------ Recorded information ------

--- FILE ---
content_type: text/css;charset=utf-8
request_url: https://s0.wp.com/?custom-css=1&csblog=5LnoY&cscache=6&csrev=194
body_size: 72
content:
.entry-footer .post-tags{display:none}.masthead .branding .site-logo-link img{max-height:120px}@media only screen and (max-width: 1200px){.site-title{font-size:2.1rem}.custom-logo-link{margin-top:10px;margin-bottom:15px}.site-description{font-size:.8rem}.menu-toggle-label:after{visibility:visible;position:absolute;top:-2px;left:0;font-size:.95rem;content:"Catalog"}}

------
------ Recorded information ------

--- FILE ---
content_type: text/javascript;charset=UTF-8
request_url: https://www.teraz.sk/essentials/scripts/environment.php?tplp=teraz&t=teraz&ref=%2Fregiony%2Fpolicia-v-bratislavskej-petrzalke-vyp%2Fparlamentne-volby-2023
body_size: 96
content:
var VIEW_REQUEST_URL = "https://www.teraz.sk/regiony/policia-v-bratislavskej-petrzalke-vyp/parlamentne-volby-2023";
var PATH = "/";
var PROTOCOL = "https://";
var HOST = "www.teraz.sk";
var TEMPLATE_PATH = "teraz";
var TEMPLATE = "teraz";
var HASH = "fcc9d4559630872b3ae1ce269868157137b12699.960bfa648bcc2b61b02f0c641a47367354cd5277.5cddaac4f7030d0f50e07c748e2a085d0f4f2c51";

------

> What you have to do: Retype exactly, and only, the lines above from the one where "body_size: 72" occurs up to and including the one where "only screen and" occurs.

> Output of the exercise:
body_size: 72
content:
.entry-footer .post-tags{display:none}.masthead .branding .site-logo-link img{max-height:120px}@media only screen and (max-width: 1200px){.site-title{font-size:2.1rem}.custom-logo-link{margin-top:10px;margin-bottom:15px}.site-description{font-size:.8rem}.menu-toggle-label:after{visibility:visible;position:absolute;top:-2px;left:0;font-size:.95rem;content:"Catalog"}}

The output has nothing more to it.